--- Set problem ---
Rewrite every row below as a single numbered list, with one line per item and no blank lines. Omit the pictures from your answer.

--- START ---

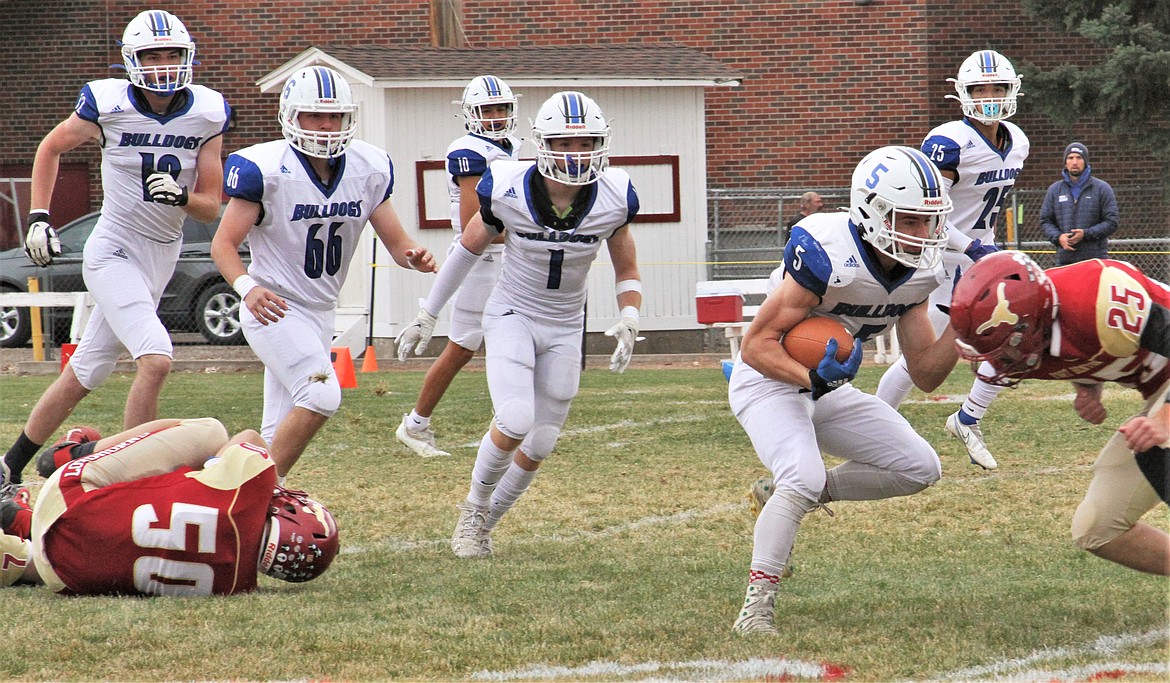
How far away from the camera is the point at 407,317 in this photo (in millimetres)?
15219

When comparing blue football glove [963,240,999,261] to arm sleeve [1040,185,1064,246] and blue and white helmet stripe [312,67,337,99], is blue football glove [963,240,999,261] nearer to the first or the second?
blue and white helmet stripe [312,67,337,99]

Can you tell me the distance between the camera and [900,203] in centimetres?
433

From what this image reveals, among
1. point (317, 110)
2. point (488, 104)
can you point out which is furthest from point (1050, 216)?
point (317, 110)

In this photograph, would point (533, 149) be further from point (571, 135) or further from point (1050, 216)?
point (571, 135)

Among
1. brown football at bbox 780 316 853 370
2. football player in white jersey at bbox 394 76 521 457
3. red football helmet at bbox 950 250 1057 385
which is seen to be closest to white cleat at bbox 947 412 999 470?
football player in white jersey at bbox 394 76 521 457

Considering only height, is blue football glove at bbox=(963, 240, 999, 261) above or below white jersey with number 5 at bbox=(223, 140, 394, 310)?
below

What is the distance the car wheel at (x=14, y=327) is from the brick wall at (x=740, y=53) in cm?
444

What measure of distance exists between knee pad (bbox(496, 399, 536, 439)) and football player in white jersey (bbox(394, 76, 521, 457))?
212cm

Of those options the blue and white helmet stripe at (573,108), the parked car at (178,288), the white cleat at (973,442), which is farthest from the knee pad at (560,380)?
the parked car at (178,288)

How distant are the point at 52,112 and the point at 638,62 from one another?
8457 millimetres

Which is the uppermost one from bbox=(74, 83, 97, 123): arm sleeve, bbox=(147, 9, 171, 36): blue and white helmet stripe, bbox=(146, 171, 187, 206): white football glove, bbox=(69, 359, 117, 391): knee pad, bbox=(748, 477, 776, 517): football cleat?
bbox=(147, 9, 171, 36): blue and white helmet stripe

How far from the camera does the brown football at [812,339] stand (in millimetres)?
4402

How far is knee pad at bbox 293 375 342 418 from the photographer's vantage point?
218 inches

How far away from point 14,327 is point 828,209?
9653 mm
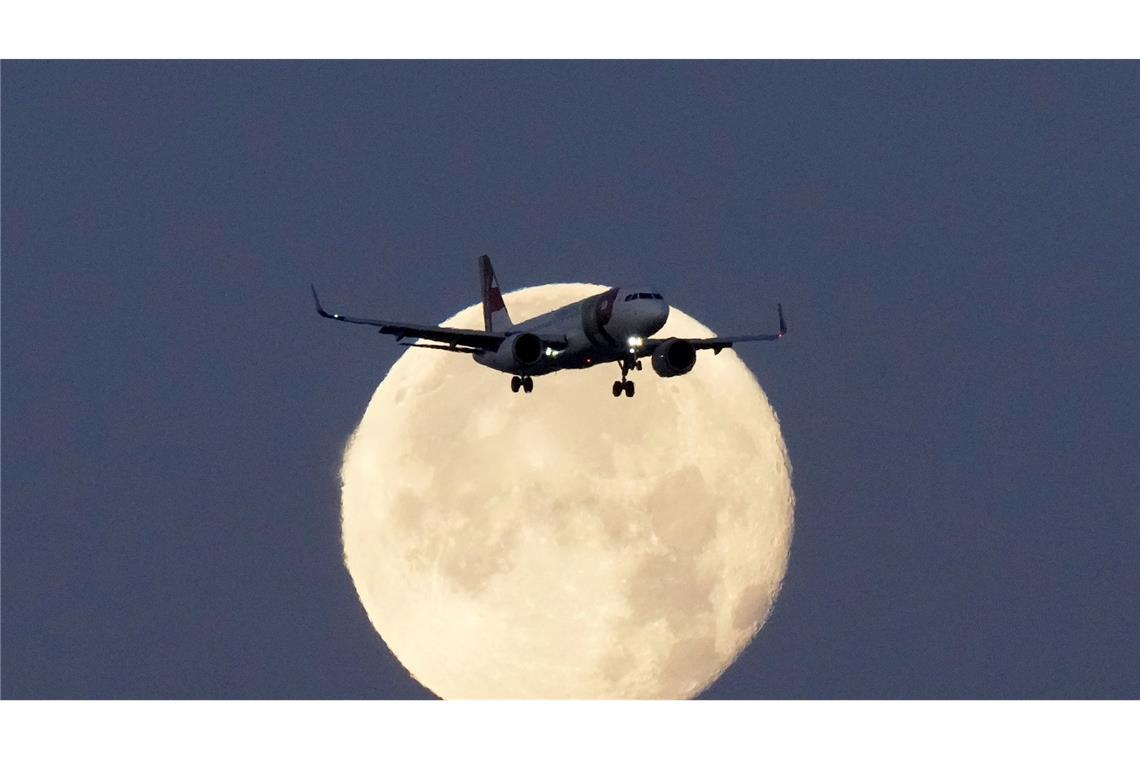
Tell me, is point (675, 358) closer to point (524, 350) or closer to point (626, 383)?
point (626, 383)

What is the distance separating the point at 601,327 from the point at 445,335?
7384mm

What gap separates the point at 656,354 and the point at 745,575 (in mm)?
17089

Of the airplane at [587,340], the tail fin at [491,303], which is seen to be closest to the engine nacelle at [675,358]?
the airplane at [587,340]

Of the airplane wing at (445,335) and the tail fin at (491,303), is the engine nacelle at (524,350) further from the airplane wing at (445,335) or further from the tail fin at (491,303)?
the tail fin at (491,303)

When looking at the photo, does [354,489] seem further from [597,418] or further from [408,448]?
[597,418]

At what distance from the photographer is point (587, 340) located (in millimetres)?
96062

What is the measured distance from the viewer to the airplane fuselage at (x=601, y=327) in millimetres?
93938

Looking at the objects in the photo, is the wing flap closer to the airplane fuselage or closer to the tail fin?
the airplane fuselage

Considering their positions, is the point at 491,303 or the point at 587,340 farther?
the point at 491,303

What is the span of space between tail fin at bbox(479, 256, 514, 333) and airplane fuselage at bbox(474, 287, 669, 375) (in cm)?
2036

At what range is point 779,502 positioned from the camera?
112 meters

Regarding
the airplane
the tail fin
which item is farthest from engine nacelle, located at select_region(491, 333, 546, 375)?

--- END ---

--- Response below ---
1. How far away from the camera is the point at 407,317 in this photo (in millimetres)?
2. 15219
3. When comparing blue football glove [963,240,999,261] to arm sleeve [1040,185,1064,246] and blue and white helmet stripe [312,67,337,99], is blue football glove [963,240,999,261] nearer to the first or the second?
4. blue and white helmet stripe [312,67,337,99]
5. Can you tell me the distance between the camera and [900,203] in centimetres?
6. 433
7. From what this image reveals, among
8. 1. point (317, 110)
9. 2. point (488, 104)
10. can you point out which is furthest from point (1050, 216)?
11. point (317, 110)
12. In this photograph, would point (533, 149) be further from point (571, 135) or further from point (1050, 216)?
13. point (571, 135)
14. Among
15. 1. brown football at bbox 780 316 853 370
16. 2. football player in white jersey at bbox 394 76 521 457
17. 3. red football helmet at bbox 950 250 1057 385
18. which is seen to be closest to white cleat at bbox 947 412 999 470?
19. football player in white jersey at bbox 394 76 521 457
20. Considering only height, is blue football glove at bbox=(963, 240, 999, 261) above or below white jersey with number 5 at bbox=(223, 140, 394, 310)?
21. below
22. What is the distance the car wheel at (x=14, y=327) is from the brick wall at (x=740, y=53) in cm?
23. 444
24. What measure of distance exists between knee pad (bbox(496, 399, 536, 439)) and football player in white jersey (bbox(394, 76, 521, 457))?
25. 212cm
26. Of those options the blue and white helmet stripe at (573,108), the parked car at (178,288), the white cleat at (973,442), which is farthest from the knee pad at (560,380)?
27. the parked car at (178,288)
28. How distant are the point at 52,112 and the point at 638,62 from one another?
29. 8457 millimetres
30. Which is the uppermost one from bbox=(74, 83, 97, 123): arm sleeve, bbox=(147, 9, 171, 36): blue and white helmet stripe, bbox=(146, 171, 187, 206): white football glove, bbox=(69, 359, 117, 391): knee pad, bbox=(748, 477, 776, 517): football cleat?
31. bbox=(147, 9, 171, 36): blue and white helmet stripe
32. How far from the camera does the brown football at [812,339] stand (in millimetres)?
33. 4402
34. How far is knee pad at bbox 293 375 342 418 from the photographer's vantage point?
35. 218 inches
36. How far away from point 14,327 is point 828,209?
37. 9653 mm
38. Tell me, is point (675, 358) closer to point (524, 350) or closer to point (626, 383)?
39. point (626, 383)
40. What is the distance separating the point at 601,327 from the point at 445,335?
41. 7384mm
42. What gap separates the point at 656,354 and the point at 745,575 (in mm)?
43. 17089
44. Of the airplane at [587,340], the tail fin at [491,303], which is seen to be closest to the engine nacelle at [675,358]?
45. the airplane at [587,340]
46. Of the airplane wing at (445,335) and the tail fin at (491,303), is the engine nacelle at (524,350) further from the airplane wing at (445,335) or further from the tail fin at (491,303)?
47. the tail fin at (491,303)
48. When looking at the photo, does [354,489] seem further from [597,418] or further from [408,448]?
49. [597,418]
50. At what distance from the photographer is point (587, 340) located (in millimetres)?
51. 96062
52. What is the measured distance from the viewer to the airplane fuselage at (x=601, y=327) in millimetres?
53. 93938
54. Looking at the objects in the photo, is the wing flap closer to the airplane fuselage or closer to the tail fin?
55. the airplane fuselage
56. Considering their positions, is the point at 491,303 or the point at 587,340 farther?
57. the point at 491,303
58. What is the span of space between tail fin at bbox(479, 256, 514, 333) and airplane fuselage at bbox(474, 287, 669, 375) (in cm)?
59. 2036
60. At what range is point 779,502 positioned from the camera?
61. 112 meters
62. Regarding
63. the airplane
64. the tail fin
65. which item is farthest from engine nacelle, located at select_region(491, 333, 546, 375)?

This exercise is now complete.